I'm trying to apply clustering analysis to some data and following some tutorials, and there are two options for normalize the data, the function StandardScaler and the function whiten.
What is the difference between both?
The StandardScaler() performs Z-score normalization by removing the mean and dividing by the standard deviation. The whiten() does not remove the mean but just divides the instance by the standard deviation. I'd personally go for the StandardScaler(), because it allows for an easy fit_transform
on the train set and transform
on the test set to prevent spillage/leakage.

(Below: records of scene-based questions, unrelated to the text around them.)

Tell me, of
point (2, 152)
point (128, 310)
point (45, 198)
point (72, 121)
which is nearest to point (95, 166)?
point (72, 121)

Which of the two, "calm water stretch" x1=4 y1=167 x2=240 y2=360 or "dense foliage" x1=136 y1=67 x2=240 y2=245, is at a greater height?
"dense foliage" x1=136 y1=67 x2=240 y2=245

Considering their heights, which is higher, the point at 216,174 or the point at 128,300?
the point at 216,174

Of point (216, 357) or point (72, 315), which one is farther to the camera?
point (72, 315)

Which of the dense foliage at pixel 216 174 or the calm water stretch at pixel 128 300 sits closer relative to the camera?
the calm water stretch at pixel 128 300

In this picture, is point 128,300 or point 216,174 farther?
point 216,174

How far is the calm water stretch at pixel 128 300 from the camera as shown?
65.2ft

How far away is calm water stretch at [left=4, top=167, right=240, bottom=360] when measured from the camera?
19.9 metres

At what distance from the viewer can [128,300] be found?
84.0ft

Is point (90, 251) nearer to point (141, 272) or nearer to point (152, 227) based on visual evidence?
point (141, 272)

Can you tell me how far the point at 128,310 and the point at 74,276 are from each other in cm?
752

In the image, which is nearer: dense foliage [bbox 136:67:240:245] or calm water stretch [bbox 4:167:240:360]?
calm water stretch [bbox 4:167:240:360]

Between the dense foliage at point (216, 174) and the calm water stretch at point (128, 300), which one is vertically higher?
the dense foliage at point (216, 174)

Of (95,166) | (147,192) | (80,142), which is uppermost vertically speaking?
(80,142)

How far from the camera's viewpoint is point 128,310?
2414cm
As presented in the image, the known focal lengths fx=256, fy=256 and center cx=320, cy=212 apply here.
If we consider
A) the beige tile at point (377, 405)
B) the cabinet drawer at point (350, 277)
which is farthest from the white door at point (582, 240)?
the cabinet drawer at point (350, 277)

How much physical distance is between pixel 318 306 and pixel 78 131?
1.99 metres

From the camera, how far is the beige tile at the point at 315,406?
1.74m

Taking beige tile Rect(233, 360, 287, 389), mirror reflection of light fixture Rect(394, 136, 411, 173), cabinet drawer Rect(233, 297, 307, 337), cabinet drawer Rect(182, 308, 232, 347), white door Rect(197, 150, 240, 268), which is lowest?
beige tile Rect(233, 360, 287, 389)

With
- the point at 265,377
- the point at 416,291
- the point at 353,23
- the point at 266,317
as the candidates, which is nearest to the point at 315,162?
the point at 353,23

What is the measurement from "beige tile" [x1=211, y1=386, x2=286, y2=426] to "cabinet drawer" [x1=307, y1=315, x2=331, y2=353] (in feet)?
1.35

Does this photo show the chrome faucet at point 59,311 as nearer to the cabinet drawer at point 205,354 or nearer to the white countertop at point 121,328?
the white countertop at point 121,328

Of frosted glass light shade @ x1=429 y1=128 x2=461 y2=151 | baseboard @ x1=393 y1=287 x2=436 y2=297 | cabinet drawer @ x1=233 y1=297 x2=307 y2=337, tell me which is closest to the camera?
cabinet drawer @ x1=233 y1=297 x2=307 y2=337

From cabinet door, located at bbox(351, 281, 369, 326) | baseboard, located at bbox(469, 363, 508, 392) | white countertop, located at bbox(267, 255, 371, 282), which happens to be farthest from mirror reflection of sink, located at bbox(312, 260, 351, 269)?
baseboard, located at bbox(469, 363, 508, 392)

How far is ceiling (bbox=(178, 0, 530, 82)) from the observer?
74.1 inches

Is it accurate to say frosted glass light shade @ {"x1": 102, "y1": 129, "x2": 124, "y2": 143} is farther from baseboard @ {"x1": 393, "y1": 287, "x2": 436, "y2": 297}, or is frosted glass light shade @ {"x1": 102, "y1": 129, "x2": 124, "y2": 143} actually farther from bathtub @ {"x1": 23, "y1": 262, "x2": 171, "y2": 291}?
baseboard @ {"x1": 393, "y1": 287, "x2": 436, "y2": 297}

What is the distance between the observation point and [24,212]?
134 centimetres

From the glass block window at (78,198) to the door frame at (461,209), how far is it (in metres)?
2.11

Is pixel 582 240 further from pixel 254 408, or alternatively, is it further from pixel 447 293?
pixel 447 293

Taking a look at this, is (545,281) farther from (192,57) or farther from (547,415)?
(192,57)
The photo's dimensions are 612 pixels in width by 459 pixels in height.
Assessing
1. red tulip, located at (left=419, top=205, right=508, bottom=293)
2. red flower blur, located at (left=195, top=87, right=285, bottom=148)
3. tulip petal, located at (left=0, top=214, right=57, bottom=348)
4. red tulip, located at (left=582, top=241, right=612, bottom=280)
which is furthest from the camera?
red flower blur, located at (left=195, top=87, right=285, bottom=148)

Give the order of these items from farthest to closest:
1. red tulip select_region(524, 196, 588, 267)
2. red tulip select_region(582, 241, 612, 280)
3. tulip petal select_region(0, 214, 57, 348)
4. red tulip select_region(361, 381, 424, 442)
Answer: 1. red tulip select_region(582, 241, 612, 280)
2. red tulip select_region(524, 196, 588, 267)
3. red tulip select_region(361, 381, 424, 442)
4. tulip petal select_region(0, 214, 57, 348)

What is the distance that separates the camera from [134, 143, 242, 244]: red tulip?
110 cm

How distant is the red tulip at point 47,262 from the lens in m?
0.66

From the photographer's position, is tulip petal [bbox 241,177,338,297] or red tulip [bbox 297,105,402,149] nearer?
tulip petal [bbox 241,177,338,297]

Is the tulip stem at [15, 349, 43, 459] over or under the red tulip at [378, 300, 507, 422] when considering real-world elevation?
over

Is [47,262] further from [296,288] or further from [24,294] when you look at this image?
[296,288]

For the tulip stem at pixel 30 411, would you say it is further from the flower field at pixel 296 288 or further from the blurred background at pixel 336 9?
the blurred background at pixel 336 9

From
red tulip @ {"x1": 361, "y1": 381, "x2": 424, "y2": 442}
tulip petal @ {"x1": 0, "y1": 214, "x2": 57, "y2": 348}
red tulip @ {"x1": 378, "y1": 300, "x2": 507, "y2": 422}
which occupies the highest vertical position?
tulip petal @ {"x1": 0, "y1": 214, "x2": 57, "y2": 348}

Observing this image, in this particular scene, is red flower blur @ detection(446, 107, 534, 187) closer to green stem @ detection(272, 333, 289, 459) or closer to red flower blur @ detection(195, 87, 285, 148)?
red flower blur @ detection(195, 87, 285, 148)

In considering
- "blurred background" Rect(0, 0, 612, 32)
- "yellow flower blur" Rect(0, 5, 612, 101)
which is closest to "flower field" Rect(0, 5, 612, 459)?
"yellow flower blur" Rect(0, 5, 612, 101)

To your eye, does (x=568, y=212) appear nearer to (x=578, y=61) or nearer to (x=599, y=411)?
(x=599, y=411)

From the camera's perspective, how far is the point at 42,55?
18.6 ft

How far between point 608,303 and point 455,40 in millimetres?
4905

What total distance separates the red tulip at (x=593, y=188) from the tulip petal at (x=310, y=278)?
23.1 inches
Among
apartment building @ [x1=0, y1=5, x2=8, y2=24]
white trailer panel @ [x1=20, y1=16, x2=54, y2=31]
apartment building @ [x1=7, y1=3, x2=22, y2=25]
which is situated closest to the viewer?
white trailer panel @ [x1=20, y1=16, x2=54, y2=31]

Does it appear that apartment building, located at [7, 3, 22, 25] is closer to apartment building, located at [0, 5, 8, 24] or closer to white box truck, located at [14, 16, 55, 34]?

Below a proof of principle:
Load the packages
import numpy as np
from scipy.cluster.vq import whiten
from sklearn.preprocessing import StandardScaler
Initialize a features array
features = np.array([[1.9, 2.3, 1.7],
[1.5, 2.5, 2.2],
[0.8, 0.6, 1.7,]])
As an example, calculate the mean of the first column and the standard deviation of the first column
meancol1 = np.mean(features[:,0])
std_col1 = np.std(features[:,0])
Execute the whiten function
whit = whiten(features)
Initialize the standard scaler and fit_transform on the features
scaler = StandardScaler()
std_scaler = scaler.fit_transform(features)
Manually calculate the z-score of the first instance
z_score = (features[0,0] - meancol1) / std_col1
Manually perform the whiten function for the first instance
w_score = features[0,0]/std_col1
As you can see, the manual calculations correspond to their respective function outcomes.